Data for this task =

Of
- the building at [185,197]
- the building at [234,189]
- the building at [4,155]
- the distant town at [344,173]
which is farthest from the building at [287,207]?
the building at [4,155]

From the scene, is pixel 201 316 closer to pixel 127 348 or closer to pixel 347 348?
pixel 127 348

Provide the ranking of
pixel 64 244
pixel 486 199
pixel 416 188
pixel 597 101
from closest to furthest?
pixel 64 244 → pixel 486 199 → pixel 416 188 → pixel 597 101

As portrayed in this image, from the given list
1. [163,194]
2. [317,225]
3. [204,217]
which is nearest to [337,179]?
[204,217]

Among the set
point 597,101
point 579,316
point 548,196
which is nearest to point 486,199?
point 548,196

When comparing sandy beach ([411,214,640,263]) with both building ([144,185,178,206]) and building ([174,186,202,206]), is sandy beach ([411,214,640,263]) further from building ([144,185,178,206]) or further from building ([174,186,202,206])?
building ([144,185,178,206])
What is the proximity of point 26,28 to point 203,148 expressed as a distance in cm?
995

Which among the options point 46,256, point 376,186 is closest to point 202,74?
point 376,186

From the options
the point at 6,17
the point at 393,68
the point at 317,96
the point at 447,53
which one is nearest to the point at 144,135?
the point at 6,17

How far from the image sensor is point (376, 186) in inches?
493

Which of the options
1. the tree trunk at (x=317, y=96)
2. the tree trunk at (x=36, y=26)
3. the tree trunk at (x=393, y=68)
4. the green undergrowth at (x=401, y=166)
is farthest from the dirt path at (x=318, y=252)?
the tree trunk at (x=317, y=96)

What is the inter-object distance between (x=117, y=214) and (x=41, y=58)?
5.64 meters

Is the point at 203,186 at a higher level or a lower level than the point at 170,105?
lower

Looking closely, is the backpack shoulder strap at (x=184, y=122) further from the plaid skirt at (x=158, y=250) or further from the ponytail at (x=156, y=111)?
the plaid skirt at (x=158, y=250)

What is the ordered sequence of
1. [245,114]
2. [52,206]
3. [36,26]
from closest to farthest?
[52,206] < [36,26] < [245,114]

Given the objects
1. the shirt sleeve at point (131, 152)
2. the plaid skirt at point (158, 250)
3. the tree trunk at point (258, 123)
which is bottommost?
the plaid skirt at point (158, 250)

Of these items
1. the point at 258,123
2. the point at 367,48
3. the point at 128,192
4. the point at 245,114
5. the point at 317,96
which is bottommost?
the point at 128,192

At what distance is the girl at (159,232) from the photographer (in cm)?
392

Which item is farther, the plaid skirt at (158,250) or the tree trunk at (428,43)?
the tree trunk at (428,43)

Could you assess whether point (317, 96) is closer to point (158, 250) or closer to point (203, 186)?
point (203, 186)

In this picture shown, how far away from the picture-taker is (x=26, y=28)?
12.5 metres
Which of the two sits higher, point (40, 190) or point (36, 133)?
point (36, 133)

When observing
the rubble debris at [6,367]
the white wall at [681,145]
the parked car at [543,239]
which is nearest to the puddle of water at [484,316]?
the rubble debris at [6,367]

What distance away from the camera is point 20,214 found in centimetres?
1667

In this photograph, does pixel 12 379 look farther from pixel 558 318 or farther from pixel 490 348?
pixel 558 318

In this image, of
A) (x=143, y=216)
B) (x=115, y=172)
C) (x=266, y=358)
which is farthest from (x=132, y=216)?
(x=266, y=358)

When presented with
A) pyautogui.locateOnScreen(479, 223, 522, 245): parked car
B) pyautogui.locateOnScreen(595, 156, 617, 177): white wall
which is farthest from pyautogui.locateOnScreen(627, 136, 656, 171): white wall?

Your instructions = Copy all of the records above line for line, with every character, number and bracket unchanged.

The reply =
Of
- the building at [185,197]
- the building at [234,189]
- the building at [4,155]
- the distant town at [344,173]
which is farthest from the building at [287,207]?
the building at [4,155]

From the scene, is pixel 201 316 closer to pixel 127 348 or closer to pixel 347 348?
pixel 127 348

Provide the ranking of
pixel 64 244
pixel 486 199
pixel 416 188
pixel 597 101
from closest to furthest?
pixel 64 244 → pixel 486 199 → pixel 416 188 → pixel 597 101

As portrayed in this image, from the given list
1. [163,194]
2. [317,225]
3. [204,217]
which is nearest to [337,179]?
[204,217]

Among the set
point 597,101
point 579,316
point 548,196
which is nearest to point 486,199?
point 548,196

When comparing sandy beach ([411,214,640,263]) with both building ([144,185,178,206]) and building ([174,186,202,206]), is sandy beach ([411,214,640,263]) further from building ([144,185,178,206]) or further from building ([174,186,202,206])?
building ([144,185,178,206])
What is the proximity of point 26,28 to point 203,148 expressed as a distance in cm?
995

Which among the options point 46,256, point 376,186 is closest to point 202,74?
point 376,186

From the options
the point at 6,17
the point at 393,68
the point at 317,96
the point at 447,53
which one is nearest to the point at 144,135?
the point at 6,17

How far from the image sensor is point (376, 186) in inches?
493

Which of the options
1. the tree trunk at (x=317, y=96)
2. the tree trunk at (x=36, y=26)
3. the tree trunk at (x=393, y=68)
4. the green undergrowth at (x=401, y=166)
is farthest from the dirt path at (x=318, y=252)?
the tree trunk at (x=317, y=96)

What is the inter-object distance between (x=117, y=214) and (x=41, y=58)?
5.64 meters

Is the point at 203,186 at a higher level or a lower level than the point at 170,105?
lower

Looking closely, is the backpack shoulder strap at (x=184, y=122) further from the plaid skirt at (x=158, y=250) or further from the ponytail at (x=156, y=111)?
the plaid skirt at (x=158, y=250)

What is the ordered sequence of
1. [245,114]
2. [52,206]
3. [36,26]
from closest to farthest?
[52,206] < [36,26] < [245,114]

Given the objects
1. the shirt sleeve at point (131, 152)
2. the plaid skirt at point (158, 250)
3. the tree trunk at point (258, 123)
which is bottommost?
the plaid skirt at point (158, 250)

Of these items
1. the point at 258,123
2. the point at 367,48
3. the point at 128,192
4. the point at 245,114
5. the point at 317,96
which is bottommost?
the point at 128,192

At what distance is the girl at (159,232) from the photographer (in cm)?
392

Which item is farther, the plaid skirt at (158,250) or the tree trunk at (428,43)?
the tree trunk at (428,43)

Could you assess whether point (317, 96) is closer to point (158, 250) or closer to point (203, 186)?
point (203, 186)

In this picture shown, how far away from the picture-taker is (x=26, y=28)?
12.5 metres
Which of the two sits higher, point (40, 190) or point (36, 133)?
point (36, 133)

When observing
the rubble debris at [6,367]
the white wall at [681,145]
the parked car at [543,239]
which is nearest to the puddle of water at [484,316]?
the rubble debris at [6,367]

What distance away from the camera is point 20,214 found in centimetres?
1667

In this photograph, does pixel 12 379 look farther from pixel 558 318 or farther from pixel 490 348?
pixel 558 318

In this image, of
A) (x=143, y=216)
B) (x=115, y=172)
C) (x=266, y=358)
which is farthest from (x=132, y=216)?
(x=266, y=358)

When presented with
A) pyautogui.locateOnScreen(479, 223, 522, 245): parked car
B) pyautogui.locateOnScreen(595, 156, 617, 177): white wall
which is farthest from pyautogui.locateOnScreen(627, 136, 656, 171): white wall?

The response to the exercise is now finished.